The campaign may have even been the work of a foreign actor and John Ullyot, a spokesperson for the National Security Council, provided more information on the attack in a statement, saying:
“We are aware of a cyber incident related to the Health and Human Services computer networks, and the federal government is investigating this incident thoroughly. HHS and federal government cybersecurity professionals are continuously monitoring and taking appropriate actions to secure our federal networks.”
Ullyot also revealed that HHS and federal networks are currently functioning normally. While a foreign state is suspected to be behind the attack, the administration has not yet confirmed who it was, according to a US official who spoke with Bloomberg.

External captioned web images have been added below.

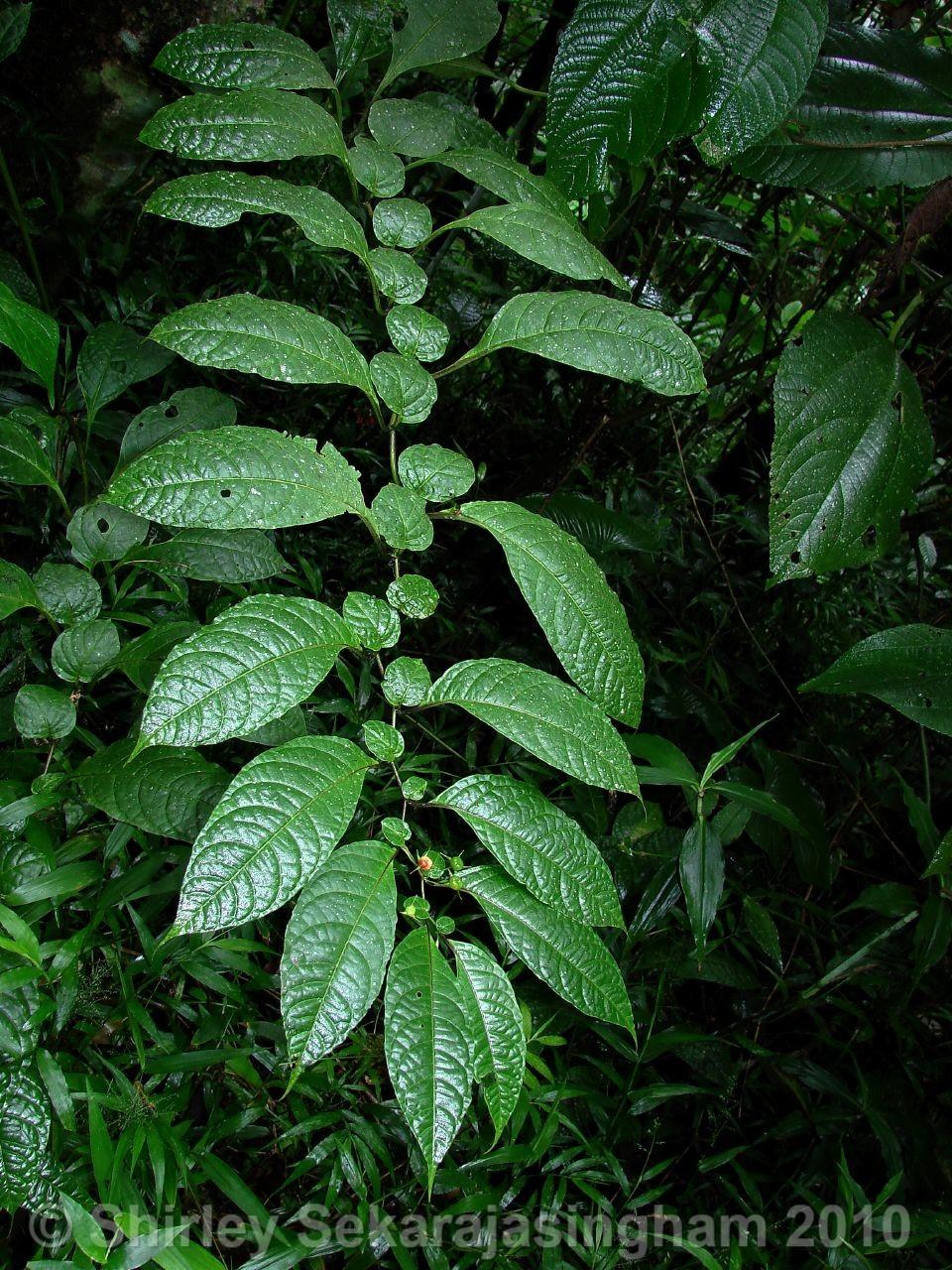 Capsicum-lycianthoides_pianta_21.jpg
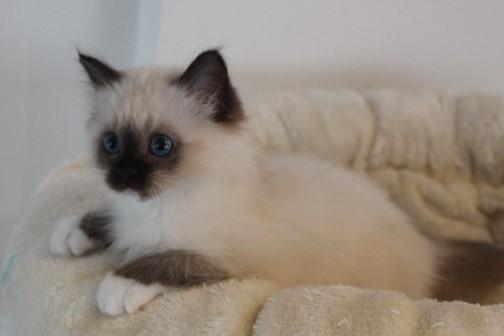 Toockie vom Lilienweg, 12 Wochen alt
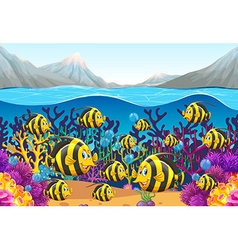 Scene with fish swimming under the sea vector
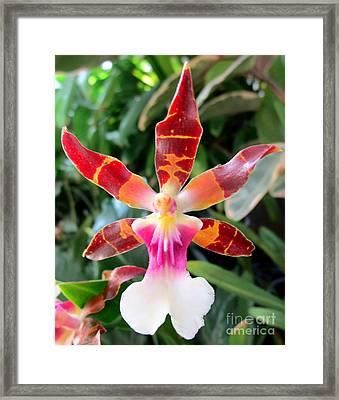 Hawaiian Orchid 30 Framed Print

The cyberattack against HHS involved overloading its servers with millions of hits over several hours. However, the attack did not succeed in slowing down the agency’s systems significantly according to one of the people familiar with the matter.
Caitlin Oakley, a spokesperson for HHS, noted that the agency decided to take extra precautions as it prepared to respond to the coronavirus outbreak, saying:
“On Sunday, we became aware of a significant increase in activity on HHS cyber infrastructure and are fully operational as we actively investigate the matter. We are coordinating with federal law enforcement and remain vigilant and focused on ensuring the integrity of our IT infrastructure.”
Before the cyberattack occurred, “fake” text messages from an unknown sender circulated warning that a person’s “military friends” had heard in a briefing that the “president will order a two weeks mandatory quarantine for the nation”. This message, which also spread by email and on social media, was related to the HHS cyberattack according to officials.
Just as we’ve seen an uptick in coronavirus-related malware scams and phishing attacks, this likely won’t be the only cyberattack launched during the outbreak.